Development of transferable interaction models for water.: IV.: A flexible, all-atom polarizable potential (TTM2-F) based on geometry dependent charges derived from an ab initio monomer dipole moment surface

In this work we examine the consequences of incorporating the ab initio derived monomer potential-energy surface and nonlinear dipole surface of Partridge and Schwenke [J. Chem. Phys. 106, 4618 (1997)] into the previously developed TTM2-R model of Burnham [J. Chem. Phys. 116, 1500 (2002)] in order to develop a new, all-atom polarizable, flexible model for water (TTM2-F).

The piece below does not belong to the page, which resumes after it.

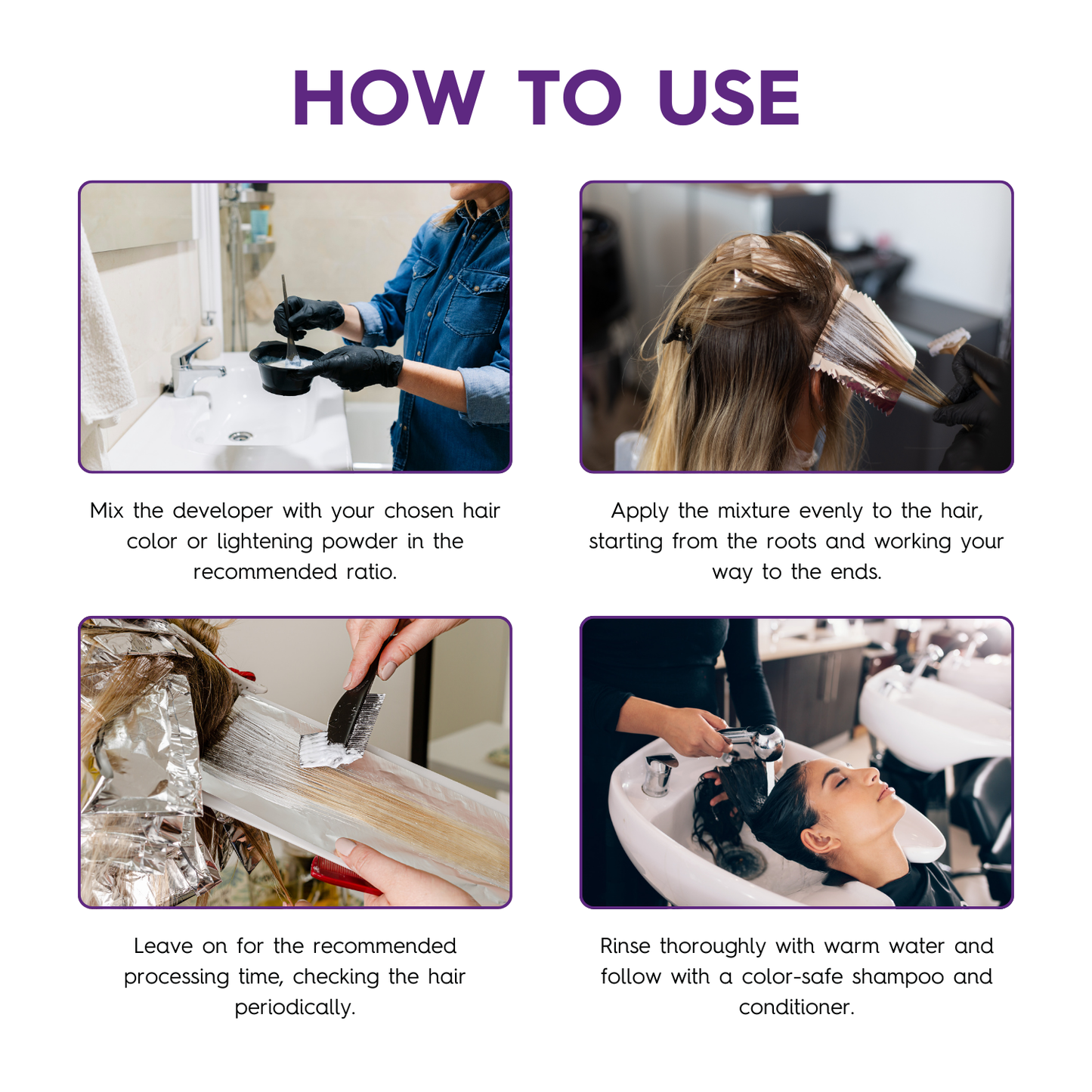 HOW TO USE

Mix the developer with your chosen hair color or lightening powder in the recommended ratio.

Apply the mixture evenly to the hair, starting from the roots and working your way to the ends.

Leave on for the recommended processing time, checking the hair periodically.

Rinse thoroughly with warm water and follow with a color-safe shampoo and conditioner.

We found that the use of the nonlinear dipole surface is essential in modeling the change in the internal geometry of interacting water molecules and, in particular, the increase in the internal H-O-H bend angle with cluster size. This is the first demonstration of a flexible model which shows an increase in the bending angle in clusters. An explanation for this behavior is presented using the concept of geometric polarizabilities. The model furthermore reproduces the n=2-6 cluster binding energies to within an RMS deviation of 0.05 kcal/mol per hydrogen bond with respect to the MP2 complete basis set estimates. Preliminary results for the liquid with the new model are also presented. (C) 2002 American Institute of Physics.